Stored dataset items:
>>>

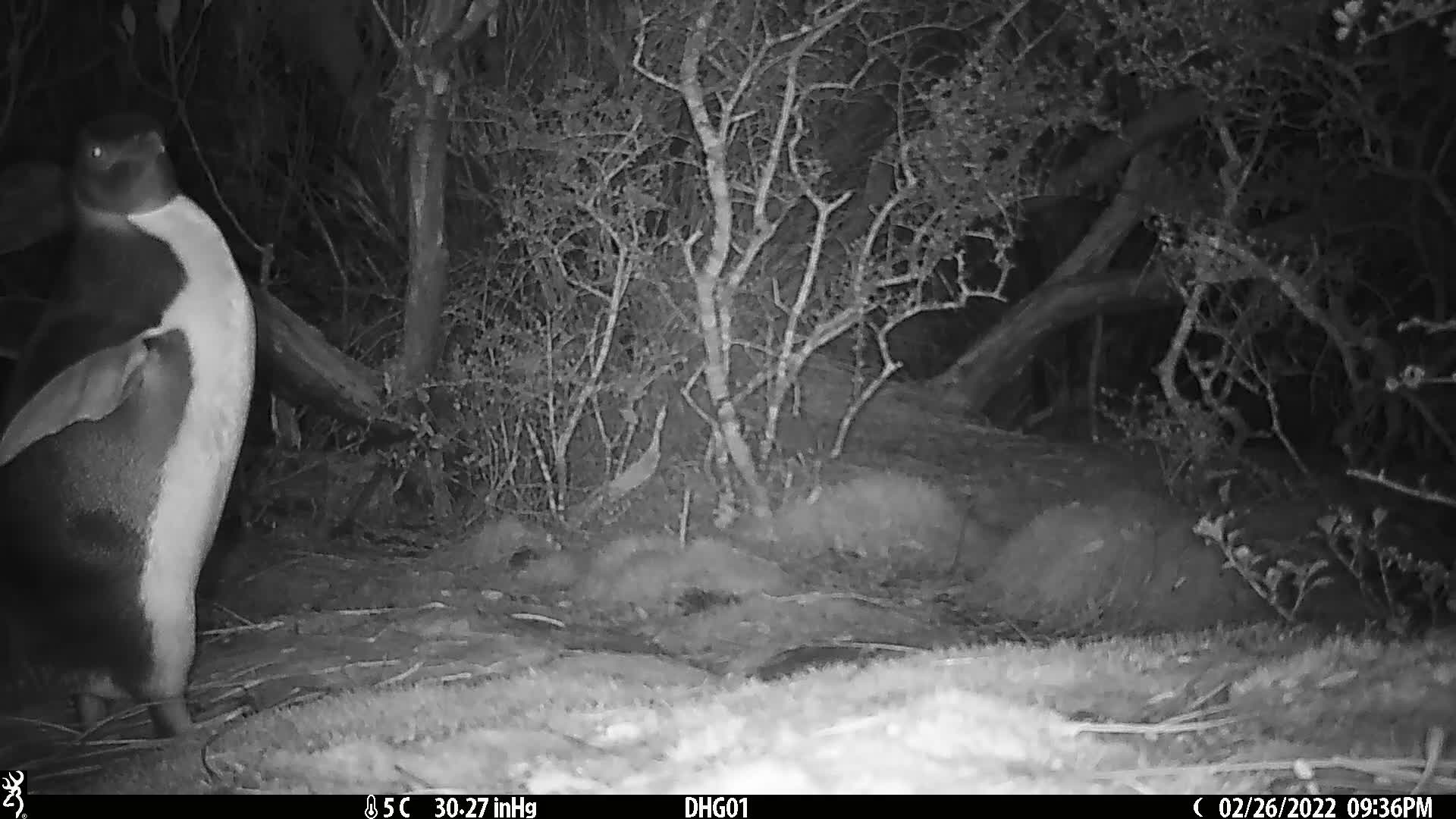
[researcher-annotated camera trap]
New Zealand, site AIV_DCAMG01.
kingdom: Animalia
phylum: Chordata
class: Aves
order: Sphenisciformes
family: Spheniscidae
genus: Megadyptes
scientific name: Megadyptes antipodes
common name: yellow-eyed penguin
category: yellow eyed penguin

<<<

▸ ASSIGNMENT
Restate each line of the records exactly; pictures do not belong in the copy.

▸ EXERCISE SOLUTION
[researcher-annotated camera trap]
New Zealand, site AIV_DCAMG01.
kingdom: Animalia
phylum: Chordata
class: Aves
order: Sphenisciformes
family: Spheniscidae
genus: Megadyptes
scientific name: Megadyptes antipodes
common name: yellow-eyed penguin
category: yellow eyed penguin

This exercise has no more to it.